The first record of the Old Man's presence was made by Joseph S. Diller in 1896. According to his records, the strange, vertically floating log was splintered and bleached white, measured approximately two feet in diameter, and, at four feet above the water line, was substantial enough for a man to stand on. Moreover, the crystal clear water showed that the former tree's roots were still intact below, making the Old Man appear rooted to the spot, despite Diller having spotted the stump a second time over a quarter-mile from its original location!
To this very day, all of the above remain true.
In the subsequent century, a few more details have emerged. Scientists believe the 30-foot long hemlock was washed into the lake via landslide, though debate continues to rage over the exact mechanics pertaining to the tree's vertical positioning. The most-accepted theory is that the tree once had rock tangled within its roots. By the time the roots decayed enough to drop the rocks, the wood beneath the waterline had absorbed water, whereas the four feet of trunk above water had dried out, thereby creating the unique, perpetually upright orientation!
Also, the Old Man's movements across the surface of the lake are attributed to him "riding the winds" (see map of his whereabouts during a single month's time). Despite his heft and seeming lack of propulsion, the tree can drift upwards of four miles in just one day!

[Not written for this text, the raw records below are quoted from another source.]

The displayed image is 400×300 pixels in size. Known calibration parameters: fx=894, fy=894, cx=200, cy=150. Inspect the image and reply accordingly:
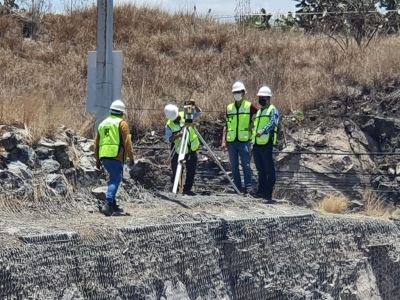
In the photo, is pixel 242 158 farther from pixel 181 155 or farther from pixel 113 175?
pixel 113 175

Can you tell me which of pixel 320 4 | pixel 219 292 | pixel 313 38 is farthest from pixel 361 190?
pixel 320 4

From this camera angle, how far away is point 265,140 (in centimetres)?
1379

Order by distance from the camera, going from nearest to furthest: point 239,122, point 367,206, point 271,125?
point 271,125 < point 239,122 < point 367,206

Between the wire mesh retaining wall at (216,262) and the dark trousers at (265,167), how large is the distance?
3.45 feet

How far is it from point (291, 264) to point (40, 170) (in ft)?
12.4

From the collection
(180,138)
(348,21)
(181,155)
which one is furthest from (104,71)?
(348,21)

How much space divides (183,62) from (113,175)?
1319 centimetres

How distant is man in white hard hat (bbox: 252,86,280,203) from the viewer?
539 inches

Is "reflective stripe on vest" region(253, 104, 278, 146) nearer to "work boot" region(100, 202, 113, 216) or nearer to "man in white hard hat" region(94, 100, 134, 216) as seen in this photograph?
"man in white hard hat" region(94, 100, 134, 216)

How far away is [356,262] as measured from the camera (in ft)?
45.4

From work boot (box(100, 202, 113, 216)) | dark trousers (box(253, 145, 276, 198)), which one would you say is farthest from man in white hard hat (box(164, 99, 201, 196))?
work boot (box(100, 202, 113, 216))

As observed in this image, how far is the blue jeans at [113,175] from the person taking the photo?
36.7 ft

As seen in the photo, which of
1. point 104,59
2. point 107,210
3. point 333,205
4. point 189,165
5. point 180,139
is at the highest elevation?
point 104,59

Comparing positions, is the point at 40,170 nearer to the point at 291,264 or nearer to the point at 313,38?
the point at 291,264
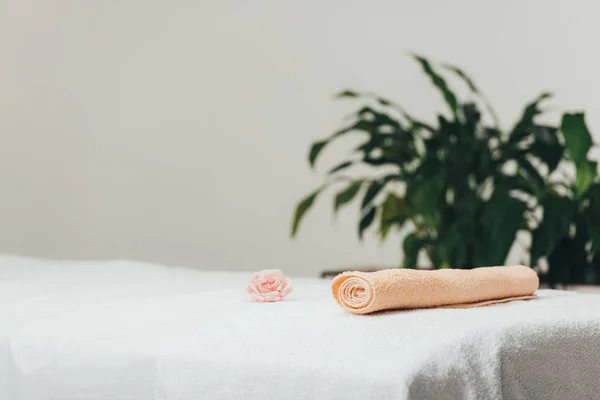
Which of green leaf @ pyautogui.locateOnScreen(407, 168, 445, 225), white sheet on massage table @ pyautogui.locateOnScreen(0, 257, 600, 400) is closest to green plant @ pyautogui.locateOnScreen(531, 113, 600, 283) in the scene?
green leaf @ pyautogui.locateOnScreen(407, 168, 445, 225)

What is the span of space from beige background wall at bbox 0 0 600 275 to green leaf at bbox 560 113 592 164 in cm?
95

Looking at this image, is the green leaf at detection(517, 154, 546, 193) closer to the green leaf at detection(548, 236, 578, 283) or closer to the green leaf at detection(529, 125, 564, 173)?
the green leaf at detection(529, 125, 564, 173)

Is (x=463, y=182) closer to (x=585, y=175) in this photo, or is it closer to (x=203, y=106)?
(x=585, y=175)

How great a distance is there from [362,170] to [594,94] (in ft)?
2.94

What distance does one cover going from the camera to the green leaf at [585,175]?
2137 mm

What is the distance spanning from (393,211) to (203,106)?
1228 mm

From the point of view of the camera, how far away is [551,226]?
2.08m

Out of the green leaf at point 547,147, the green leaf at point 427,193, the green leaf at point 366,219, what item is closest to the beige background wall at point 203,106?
the green leaf at point 366,219

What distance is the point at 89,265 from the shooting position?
5.56 ft

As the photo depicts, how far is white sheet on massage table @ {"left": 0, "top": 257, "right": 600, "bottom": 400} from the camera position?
806 millimetres

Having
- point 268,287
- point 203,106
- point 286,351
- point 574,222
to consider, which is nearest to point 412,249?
point 574,222

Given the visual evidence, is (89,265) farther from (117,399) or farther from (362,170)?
(362,170)

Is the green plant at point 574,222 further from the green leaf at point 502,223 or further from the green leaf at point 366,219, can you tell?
the green leaf at point 366,219

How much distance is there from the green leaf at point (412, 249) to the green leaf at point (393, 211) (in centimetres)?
9
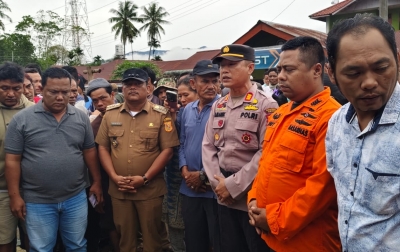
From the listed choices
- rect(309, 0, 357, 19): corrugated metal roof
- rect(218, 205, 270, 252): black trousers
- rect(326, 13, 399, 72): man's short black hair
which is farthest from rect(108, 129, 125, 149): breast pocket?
rect(309, 0, 357, 19): corrugated metal roof

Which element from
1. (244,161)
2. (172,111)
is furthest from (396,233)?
(172,111)

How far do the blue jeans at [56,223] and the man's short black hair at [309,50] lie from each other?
2.47 meters

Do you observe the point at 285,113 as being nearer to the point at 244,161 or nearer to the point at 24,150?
the point at 244,161

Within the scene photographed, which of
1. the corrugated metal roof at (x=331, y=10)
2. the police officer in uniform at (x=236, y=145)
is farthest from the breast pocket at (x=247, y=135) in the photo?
the corrugated metal roof at (x=331, y=10)

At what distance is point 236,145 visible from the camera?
2.96m

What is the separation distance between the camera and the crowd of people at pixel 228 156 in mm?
1407

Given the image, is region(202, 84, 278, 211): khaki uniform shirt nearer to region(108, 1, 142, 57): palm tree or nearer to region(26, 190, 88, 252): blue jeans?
region(26, 190, 88, 252): blue jeans

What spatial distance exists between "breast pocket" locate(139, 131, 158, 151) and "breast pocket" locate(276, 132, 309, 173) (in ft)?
5.83

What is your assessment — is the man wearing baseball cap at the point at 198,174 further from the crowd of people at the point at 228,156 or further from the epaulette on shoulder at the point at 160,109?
the epaulette on shoulder at the point at 160,109

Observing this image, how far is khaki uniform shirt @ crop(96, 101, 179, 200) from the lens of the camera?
143 inches

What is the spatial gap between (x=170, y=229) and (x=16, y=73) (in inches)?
90.1

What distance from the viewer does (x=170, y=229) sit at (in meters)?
4.14

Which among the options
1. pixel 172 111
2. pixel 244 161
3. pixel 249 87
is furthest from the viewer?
pixel 172 111

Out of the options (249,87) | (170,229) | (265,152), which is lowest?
(170,229)
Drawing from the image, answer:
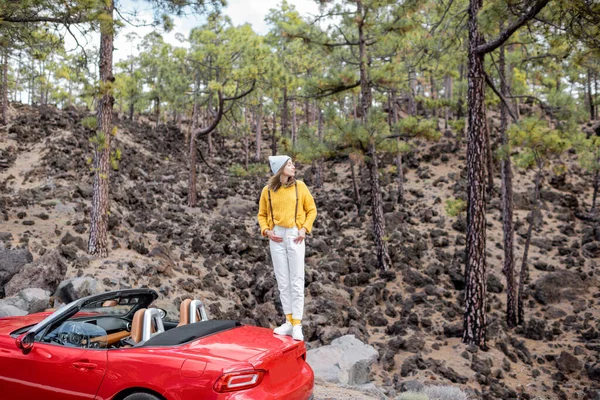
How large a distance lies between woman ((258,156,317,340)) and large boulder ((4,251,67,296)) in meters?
6.61

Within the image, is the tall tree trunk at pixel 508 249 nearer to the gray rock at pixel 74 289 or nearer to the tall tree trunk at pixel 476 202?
the tall tree trunk at pixel 476 202

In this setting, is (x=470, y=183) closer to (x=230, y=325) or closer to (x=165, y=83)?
(x=230, y=325)

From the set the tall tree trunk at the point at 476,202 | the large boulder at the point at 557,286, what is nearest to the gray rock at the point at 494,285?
the large boulder at the point at 557,286

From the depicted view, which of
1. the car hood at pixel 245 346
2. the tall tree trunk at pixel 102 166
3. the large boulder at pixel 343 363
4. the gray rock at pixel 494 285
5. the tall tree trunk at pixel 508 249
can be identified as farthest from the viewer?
the gray rock at pixel 494 285

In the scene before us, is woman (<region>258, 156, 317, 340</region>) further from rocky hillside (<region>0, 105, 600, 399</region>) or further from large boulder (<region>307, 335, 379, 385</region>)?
rocky hillside (<region>0, 105, 600, 399</region>)

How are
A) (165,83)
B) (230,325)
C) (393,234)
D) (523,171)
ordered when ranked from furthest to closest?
(165,83), (523,171), (393,234), (230,325)

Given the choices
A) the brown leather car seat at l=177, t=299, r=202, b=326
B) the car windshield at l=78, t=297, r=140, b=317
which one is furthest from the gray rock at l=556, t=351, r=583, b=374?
the car windshield at l=78, t=297, r=140, b=317

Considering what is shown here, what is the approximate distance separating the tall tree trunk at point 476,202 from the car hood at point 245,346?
288 inches

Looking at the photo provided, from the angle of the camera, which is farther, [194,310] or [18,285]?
[18,285]

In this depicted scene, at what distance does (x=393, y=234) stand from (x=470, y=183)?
23.2 ft

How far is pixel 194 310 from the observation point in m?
3.93

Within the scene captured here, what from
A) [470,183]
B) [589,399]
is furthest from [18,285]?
[589,399]

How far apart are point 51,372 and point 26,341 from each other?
36cm

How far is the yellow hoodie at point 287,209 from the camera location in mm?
4555
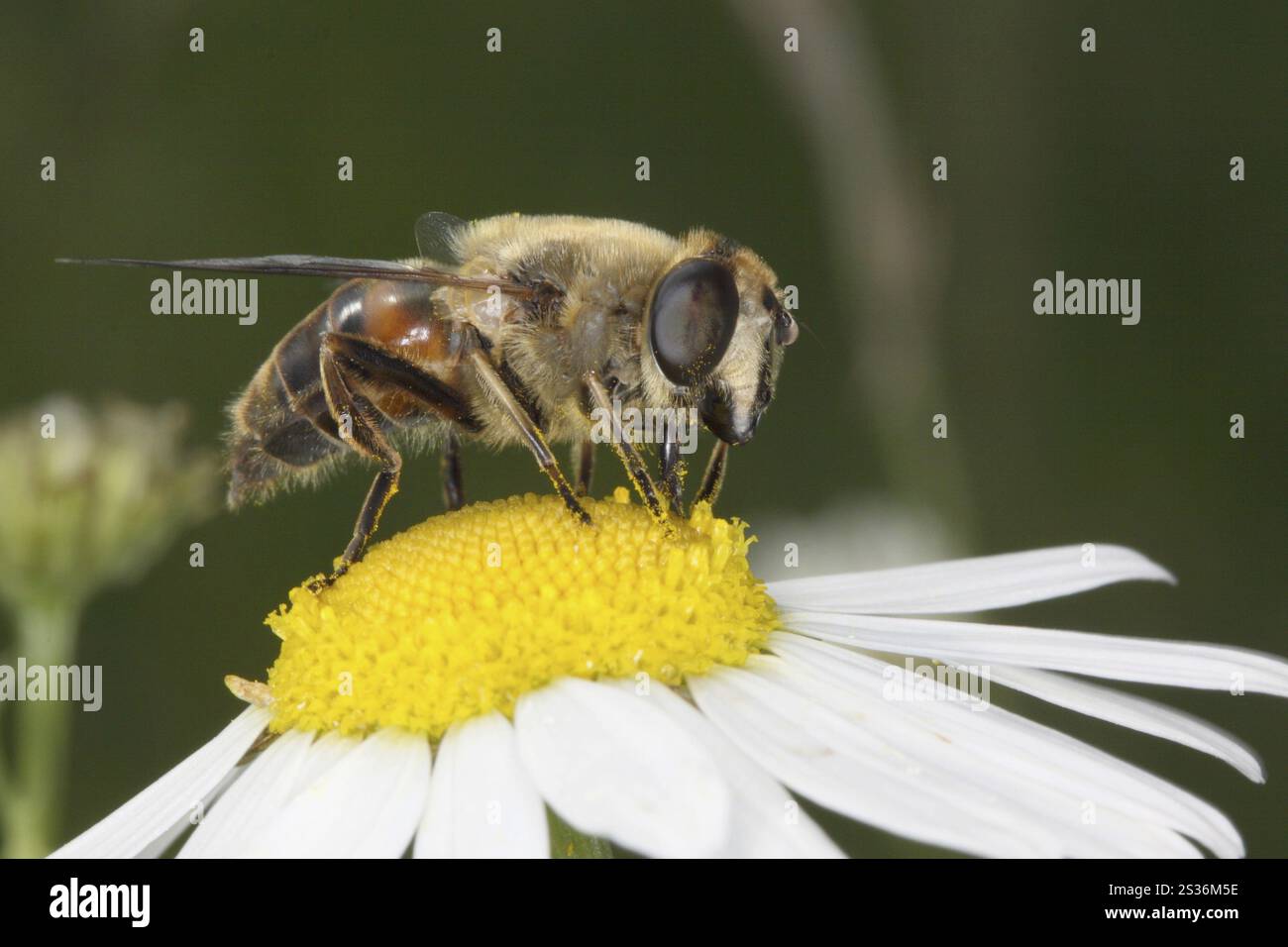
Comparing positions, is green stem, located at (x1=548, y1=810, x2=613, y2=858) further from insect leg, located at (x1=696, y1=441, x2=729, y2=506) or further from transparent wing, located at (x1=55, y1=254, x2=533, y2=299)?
transparent wing, located at (x1=55, y1=254, x2=533, y2=299)

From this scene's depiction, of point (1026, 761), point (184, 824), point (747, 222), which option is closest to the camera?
point (1026, 761)

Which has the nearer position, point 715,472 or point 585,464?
point 715,472

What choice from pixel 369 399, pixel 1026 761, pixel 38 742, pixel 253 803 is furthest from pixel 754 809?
pixel 38 742

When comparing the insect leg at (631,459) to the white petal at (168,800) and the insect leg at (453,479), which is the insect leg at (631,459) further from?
the white petal at (168,800)

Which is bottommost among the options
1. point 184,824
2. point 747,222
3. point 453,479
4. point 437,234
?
point 184,824

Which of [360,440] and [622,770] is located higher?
[360,440]

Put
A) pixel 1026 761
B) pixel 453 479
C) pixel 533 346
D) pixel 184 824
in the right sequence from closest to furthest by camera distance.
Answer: pixel 1026 761 → pixel 184 824 → pixel 533 346 → pixel 453 479

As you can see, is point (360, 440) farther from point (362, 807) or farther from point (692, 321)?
point (362, 807)
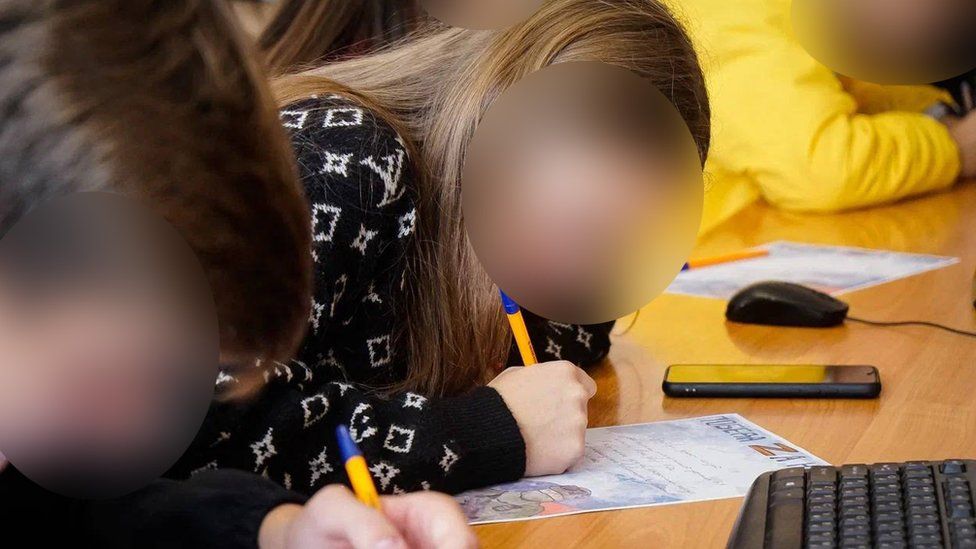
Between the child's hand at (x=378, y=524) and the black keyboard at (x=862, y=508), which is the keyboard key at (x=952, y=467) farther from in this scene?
the child's hand at (x=378, y=524)

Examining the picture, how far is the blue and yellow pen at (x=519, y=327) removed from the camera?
0.96 metres

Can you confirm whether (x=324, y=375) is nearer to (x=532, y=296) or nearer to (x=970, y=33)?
(x=532, y=296)

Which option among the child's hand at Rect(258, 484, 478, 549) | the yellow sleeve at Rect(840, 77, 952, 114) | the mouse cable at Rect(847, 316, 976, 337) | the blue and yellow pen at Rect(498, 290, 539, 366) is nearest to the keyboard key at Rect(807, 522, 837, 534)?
the child's hand at Rect(258, 484, 478, 549)

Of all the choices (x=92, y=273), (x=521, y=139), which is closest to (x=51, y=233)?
(x=92, y=273)

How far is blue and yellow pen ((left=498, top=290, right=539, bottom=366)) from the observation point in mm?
964

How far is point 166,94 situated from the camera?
451mm

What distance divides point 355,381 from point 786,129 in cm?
95

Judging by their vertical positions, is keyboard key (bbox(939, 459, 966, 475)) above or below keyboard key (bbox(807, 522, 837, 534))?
below

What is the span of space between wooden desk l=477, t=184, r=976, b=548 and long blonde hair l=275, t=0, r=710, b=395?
0.14 m

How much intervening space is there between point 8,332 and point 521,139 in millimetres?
344

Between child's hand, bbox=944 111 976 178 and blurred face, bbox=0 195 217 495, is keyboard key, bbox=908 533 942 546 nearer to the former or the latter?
blurred face, bbox=0 195 217 495

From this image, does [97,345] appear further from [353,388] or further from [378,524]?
[353,388]

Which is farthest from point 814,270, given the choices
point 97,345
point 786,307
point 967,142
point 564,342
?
point 97,345

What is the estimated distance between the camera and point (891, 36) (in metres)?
0.74
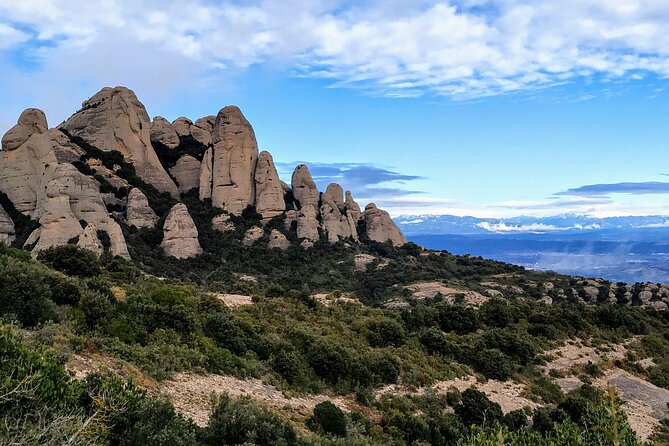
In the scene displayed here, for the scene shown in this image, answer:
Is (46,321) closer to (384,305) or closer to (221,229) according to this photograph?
(384,305)

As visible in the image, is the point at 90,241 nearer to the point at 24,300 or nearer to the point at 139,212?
the point at 139,212

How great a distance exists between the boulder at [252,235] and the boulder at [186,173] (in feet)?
51.5

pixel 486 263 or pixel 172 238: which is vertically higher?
pixel 172 238

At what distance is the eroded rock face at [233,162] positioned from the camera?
77.8m

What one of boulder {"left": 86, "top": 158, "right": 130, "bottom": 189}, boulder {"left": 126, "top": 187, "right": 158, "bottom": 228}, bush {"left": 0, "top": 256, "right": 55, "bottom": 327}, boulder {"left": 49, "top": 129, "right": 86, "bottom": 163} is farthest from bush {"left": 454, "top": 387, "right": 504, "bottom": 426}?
boulder {"left": 49, "top": 129, "right": 86, "bottom": 163}

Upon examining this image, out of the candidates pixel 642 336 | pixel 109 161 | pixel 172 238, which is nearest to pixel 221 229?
pixel 172 238

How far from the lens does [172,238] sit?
204 feet

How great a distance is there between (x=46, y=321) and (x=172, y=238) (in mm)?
47215

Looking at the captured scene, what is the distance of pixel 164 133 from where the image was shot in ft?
278

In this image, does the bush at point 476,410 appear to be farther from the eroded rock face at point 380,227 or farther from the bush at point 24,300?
the eroded rock face at point 380,227

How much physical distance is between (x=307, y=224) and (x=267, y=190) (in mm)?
9149

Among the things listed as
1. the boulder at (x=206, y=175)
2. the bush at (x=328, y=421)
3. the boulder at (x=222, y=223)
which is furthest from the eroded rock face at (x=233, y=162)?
the bush at (x=328, y=421)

Though much hoopla has been made of the Old Man's potential of becoming a navigational hazard to boats, his powers were made clear in 1988 when, during submarine explorations for research purposes, the explorers felt it necessary to moor the tree to the east side of Wizard Island. Immediately upon doing so, a storm descended upon the lake. The tempestuous weather only came to an end when the Old Man had broken away from his anchor and was again free to glide the water as he pleased.